Available records:
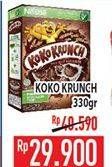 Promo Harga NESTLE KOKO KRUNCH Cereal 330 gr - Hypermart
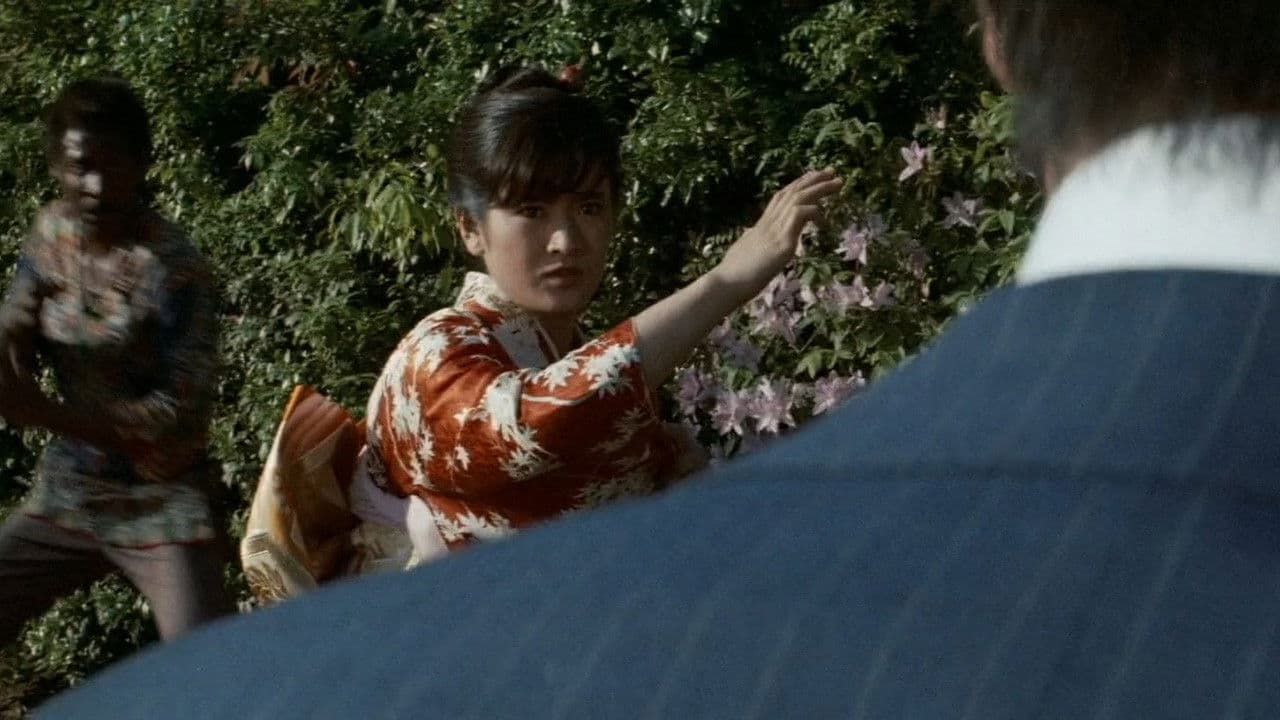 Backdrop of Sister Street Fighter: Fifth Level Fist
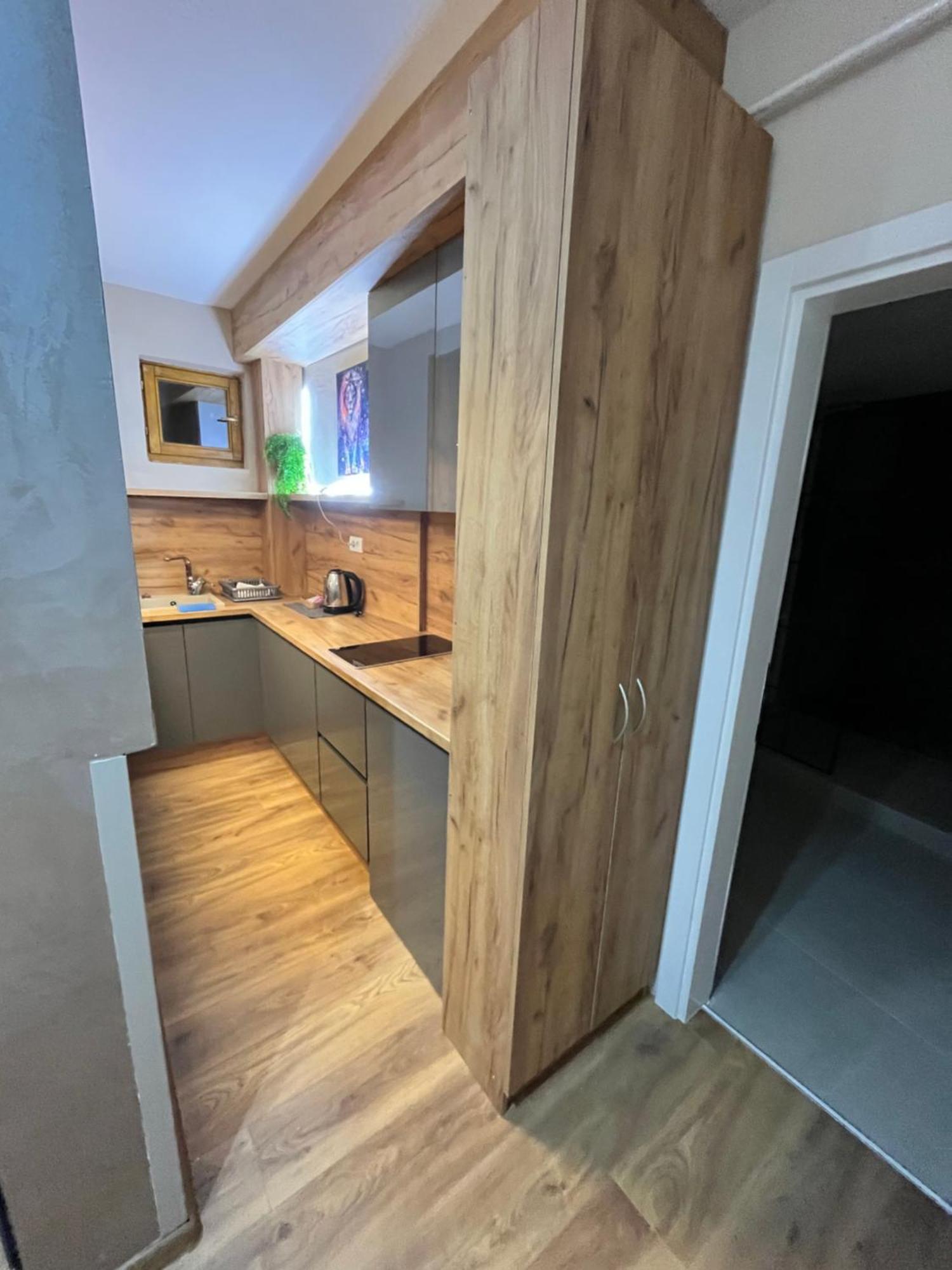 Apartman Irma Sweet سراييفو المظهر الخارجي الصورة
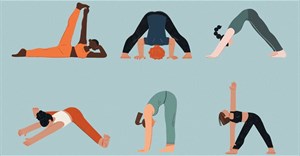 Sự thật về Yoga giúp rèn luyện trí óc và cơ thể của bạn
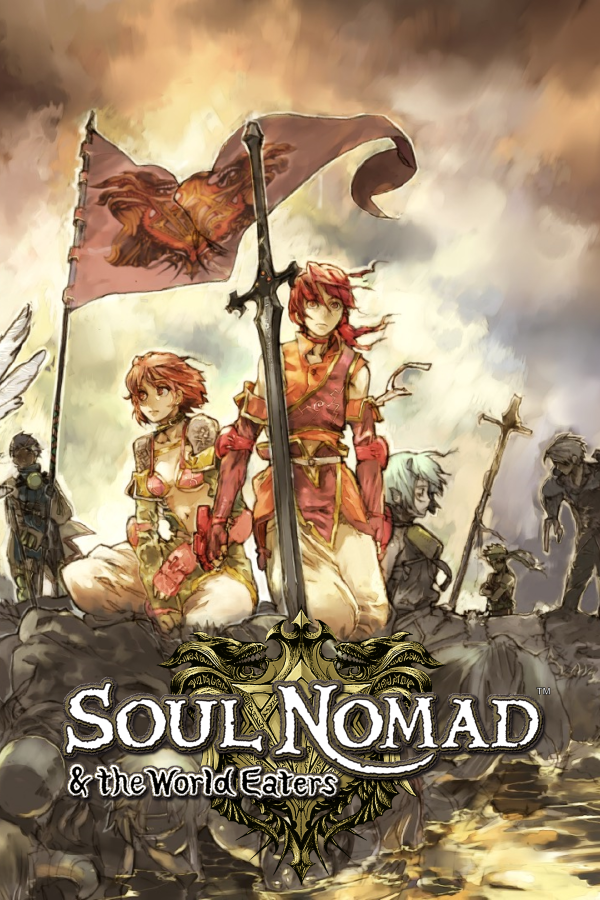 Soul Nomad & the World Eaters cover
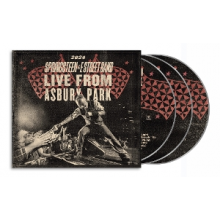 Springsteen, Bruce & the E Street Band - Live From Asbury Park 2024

What you are asked to do: Set down the entries above exactly, and keep every picture out of your copy.

Task response:
 Promo Harga NESTLE KOKO KRUNCH Cereal 330 gr - Hypermart
 Backdrop of Sister Street Fighter: Fifth Level Fist
 Apartman Irma Sweet سراييفو المظهر الخارجي الصورة
 Sự thật về Yoga giúp rèn luyện trí óc và cơ thể của bạn
 Soul Nomad & the World Eaters cover
 Springsteen, Bruce & the E Street Band - Live From Asbury Park 2024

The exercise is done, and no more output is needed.